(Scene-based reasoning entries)
────────────────────
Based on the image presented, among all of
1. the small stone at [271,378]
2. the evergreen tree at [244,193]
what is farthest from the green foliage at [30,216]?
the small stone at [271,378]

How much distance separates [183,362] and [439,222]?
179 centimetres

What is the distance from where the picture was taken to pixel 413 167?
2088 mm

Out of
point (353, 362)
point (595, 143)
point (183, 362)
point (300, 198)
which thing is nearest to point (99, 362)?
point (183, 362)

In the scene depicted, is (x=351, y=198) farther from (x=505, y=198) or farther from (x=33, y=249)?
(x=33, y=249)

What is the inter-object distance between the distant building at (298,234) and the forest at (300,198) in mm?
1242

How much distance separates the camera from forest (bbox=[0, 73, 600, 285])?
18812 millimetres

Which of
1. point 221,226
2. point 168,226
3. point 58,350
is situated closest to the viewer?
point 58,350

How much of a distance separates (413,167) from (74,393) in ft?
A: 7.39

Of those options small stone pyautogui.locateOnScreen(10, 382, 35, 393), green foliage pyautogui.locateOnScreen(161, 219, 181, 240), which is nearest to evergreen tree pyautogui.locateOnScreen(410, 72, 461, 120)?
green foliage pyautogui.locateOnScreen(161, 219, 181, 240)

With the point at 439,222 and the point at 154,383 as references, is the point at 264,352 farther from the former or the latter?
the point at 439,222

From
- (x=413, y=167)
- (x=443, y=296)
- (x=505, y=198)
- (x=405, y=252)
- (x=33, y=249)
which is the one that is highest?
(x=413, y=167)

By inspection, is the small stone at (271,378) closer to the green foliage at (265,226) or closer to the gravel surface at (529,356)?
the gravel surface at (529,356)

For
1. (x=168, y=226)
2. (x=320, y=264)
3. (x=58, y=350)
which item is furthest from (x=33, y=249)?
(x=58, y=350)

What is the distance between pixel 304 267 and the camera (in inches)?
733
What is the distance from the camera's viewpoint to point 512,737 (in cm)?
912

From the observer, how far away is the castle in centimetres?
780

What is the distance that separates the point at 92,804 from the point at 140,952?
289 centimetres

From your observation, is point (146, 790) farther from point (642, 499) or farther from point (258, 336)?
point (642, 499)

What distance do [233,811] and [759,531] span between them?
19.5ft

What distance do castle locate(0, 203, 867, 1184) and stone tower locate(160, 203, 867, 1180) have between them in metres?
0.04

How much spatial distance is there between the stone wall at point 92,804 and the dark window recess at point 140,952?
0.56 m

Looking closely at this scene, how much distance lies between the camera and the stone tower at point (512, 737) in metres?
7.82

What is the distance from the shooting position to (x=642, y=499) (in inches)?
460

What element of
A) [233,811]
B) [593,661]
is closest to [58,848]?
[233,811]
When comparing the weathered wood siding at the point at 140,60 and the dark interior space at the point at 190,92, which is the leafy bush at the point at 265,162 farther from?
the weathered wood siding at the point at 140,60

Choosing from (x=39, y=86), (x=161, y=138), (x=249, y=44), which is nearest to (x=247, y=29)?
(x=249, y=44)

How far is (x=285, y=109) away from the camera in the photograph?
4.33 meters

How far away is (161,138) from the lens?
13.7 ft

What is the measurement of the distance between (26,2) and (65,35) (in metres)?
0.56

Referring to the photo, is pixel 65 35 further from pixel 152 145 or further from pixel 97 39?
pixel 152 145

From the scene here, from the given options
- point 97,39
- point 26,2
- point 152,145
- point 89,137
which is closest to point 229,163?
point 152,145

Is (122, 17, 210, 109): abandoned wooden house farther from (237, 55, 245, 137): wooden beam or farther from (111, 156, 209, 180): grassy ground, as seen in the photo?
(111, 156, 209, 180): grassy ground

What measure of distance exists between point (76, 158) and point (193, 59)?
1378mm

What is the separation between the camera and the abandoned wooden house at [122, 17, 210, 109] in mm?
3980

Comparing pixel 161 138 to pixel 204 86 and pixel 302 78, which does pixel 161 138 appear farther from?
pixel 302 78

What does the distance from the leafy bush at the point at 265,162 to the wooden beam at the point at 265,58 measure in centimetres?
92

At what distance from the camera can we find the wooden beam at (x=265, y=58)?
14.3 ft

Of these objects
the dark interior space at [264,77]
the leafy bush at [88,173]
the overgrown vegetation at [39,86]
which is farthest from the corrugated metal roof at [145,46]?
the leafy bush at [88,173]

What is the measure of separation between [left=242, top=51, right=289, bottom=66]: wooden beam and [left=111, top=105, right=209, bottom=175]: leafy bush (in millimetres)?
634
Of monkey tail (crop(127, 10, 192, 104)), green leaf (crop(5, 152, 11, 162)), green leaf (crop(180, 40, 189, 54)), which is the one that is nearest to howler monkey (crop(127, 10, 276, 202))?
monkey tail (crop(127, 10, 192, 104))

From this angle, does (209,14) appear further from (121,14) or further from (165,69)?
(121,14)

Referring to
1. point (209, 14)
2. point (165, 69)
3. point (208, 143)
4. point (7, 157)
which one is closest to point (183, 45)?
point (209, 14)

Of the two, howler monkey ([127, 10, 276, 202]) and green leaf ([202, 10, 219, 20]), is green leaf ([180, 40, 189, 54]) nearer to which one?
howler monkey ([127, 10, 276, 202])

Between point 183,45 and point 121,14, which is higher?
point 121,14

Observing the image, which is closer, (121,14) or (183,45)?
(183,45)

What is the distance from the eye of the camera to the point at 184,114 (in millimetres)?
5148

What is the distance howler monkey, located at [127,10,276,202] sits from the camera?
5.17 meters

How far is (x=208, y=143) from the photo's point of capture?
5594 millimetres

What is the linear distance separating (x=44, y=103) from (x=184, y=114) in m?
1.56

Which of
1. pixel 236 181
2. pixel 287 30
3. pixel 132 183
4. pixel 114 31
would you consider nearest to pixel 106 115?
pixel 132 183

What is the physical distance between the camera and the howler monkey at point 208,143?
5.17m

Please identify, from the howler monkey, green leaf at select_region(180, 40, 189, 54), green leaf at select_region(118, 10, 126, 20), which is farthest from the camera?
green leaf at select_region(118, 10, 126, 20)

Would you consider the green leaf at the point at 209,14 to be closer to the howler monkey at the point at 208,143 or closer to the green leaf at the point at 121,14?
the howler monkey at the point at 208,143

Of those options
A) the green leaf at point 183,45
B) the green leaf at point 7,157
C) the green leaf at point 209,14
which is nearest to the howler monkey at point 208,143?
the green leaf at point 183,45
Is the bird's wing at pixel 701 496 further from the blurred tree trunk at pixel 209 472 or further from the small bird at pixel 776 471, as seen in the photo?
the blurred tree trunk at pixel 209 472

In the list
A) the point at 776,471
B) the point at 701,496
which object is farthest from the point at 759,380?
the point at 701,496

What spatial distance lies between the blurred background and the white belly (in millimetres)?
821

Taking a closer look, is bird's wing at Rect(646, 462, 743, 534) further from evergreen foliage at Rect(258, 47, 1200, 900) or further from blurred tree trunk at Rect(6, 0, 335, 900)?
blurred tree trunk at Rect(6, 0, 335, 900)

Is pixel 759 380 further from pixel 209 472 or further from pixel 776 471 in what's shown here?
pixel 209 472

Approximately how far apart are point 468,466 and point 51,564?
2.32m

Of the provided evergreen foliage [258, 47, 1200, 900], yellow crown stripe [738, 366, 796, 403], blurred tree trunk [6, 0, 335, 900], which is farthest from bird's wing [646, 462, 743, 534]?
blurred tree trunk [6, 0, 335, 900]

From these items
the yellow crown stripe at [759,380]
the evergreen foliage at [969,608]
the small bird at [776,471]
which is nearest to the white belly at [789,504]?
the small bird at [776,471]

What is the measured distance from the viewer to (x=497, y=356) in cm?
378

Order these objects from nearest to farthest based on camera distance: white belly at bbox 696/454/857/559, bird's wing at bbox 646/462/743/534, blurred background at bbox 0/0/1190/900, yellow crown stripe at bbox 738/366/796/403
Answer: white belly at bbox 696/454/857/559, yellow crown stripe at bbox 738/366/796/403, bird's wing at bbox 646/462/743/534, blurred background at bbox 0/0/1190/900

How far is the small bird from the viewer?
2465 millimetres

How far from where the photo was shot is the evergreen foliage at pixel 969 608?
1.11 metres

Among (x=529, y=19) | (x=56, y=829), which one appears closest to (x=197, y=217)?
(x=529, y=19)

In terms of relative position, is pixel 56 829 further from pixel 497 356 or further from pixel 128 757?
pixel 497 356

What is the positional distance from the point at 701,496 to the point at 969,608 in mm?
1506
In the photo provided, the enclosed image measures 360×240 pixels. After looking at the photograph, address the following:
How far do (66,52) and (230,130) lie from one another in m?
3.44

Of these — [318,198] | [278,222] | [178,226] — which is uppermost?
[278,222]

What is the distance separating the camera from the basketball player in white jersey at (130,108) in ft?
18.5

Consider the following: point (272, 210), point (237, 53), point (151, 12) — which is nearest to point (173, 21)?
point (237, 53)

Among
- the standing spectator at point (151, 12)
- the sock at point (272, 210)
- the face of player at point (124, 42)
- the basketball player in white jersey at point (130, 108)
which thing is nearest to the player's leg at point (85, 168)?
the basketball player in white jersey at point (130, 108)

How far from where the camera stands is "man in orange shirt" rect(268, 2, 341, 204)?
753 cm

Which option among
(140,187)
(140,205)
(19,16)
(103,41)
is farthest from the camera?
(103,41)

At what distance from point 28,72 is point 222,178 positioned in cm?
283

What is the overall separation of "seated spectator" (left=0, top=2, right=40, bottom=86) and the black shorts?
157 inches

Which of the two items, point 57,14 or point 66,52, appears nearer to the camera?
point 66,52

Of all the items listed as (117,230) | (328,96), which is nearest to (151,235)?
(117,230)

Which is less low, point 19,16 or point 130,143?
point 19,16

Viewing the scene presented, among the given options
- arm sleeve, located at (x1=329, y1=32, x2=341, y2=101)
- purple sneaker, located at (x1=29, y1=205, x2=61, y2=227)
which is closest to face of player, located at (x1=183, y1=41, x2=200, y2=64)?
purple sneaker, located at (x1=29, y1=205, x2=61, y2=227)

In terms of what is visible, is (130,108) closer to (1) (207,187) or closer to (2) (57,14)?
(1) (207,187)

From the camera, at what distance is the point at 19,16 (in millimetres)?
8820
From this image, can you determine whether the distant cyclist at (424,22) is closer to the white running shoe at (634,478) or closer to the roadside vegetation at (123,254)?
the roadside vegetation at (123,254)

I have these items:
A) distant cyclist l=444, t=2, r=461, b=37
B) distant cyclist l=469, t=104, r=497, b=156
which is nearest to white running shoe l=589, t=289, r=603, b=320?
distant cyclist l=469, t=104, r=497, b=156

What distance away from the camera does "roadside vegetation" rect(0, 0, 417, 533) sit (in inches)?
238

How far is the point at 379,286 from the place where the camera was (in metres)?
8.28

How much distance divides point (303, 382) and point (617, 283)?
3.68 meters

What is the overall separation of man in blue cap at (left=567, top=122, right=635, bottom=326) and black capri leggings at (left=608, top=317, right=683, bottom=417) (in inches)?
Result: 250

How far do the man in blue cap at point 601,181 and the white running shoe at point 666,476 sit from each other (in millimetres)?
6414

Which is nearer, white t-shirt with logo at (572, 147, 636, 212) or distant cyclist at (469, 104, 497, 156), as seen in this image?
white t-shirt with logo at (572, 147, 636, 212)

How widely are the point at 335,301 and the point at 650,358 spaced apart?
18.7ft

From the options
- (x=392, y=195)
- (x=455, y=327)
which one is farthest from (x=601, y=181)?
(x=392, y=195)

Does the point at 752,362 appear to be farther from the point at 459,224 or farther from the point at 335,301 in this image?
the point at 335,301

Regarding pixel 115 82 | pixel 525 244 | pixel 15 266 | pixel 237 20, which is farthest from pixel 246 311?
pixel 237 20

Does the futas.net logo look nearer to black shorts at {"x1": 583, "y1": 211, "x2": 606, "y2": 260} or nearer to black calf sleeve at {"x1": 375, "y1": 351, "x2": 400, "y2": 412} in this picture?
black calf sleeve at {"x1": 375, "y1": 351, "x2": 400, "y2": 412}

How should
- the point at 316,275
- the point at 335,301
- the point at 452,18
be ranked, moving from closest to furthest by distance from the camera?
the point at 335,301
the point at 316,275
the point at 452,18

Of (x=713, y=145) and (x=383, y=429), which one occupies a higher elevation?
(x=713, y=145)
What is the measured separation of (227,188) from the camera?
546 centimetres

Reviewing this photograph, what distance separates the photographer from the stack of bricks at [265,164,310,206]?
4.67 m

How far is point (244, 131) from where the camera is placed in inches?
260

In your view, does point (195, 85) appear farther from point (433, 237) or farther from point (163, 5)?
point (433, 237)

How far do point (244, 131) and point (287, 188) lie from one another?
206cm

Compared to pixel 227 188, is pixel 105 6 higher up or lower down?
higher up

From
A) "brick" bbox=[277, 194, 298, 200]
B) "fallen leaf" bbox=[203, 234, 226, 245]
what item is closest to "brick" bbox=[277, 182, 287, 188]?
────────────────────
● Given exercise
Reproduce verbatim the lines of the entries above, starting at the line containing "From the camera, at" and ending at the line containing "3.68 meters", with both of those lines included.

● Expected answer
From the camera, at what distance is the point at 19,16 (in millimetres)?
8820
From this image, can you determine whether the distant cyclist at (424,22) is closer to the white running shoe at (634,478) or closer to the roadside vegetation at (123,254)?
the roadside vegetation at (123,254)

I have these items:
A) distant cyclist l=444, t=2, r=461, b=37
B) distant cyclist l=469, t=104, r=497, b=156
which is nearest to white running shoe l=589, t=289, r=603, b=320?
distant cyclist l=469, t=104, r=497, b=156

What distance away from the camera does "roadside vegetation" rect(0, 0, 417, 533) sit (in inches)?
238

How far is the point at 379,286 from the place where the camera was (in metres)?
8.28

How much distance divides point (303, 382) and point (617, 283)?
3.68 meters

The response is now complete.